Required work
Render each line of the rows below as an item in a numbered list, omitting any blank lines.

>> start Available records

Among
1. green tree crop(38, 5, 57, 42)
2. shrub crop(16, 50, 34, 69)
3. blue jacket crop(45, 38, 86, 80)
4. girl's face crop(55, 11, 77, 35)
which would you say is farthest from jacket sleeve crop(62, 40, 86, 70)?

>> end Available records

Answer in full
1. Among
2. 1. green tree crop(38, 5, 57, 42)
3. 2. shrub crop(16, 50, 34, 69)
4. 3. blue jacket crop(45, 38, 86, 80)
5. 4. girl's face crop(55, 11, 77, 35)
6. which would you say is farthest from jacket sleeve crop(62, 40, 86, 70)?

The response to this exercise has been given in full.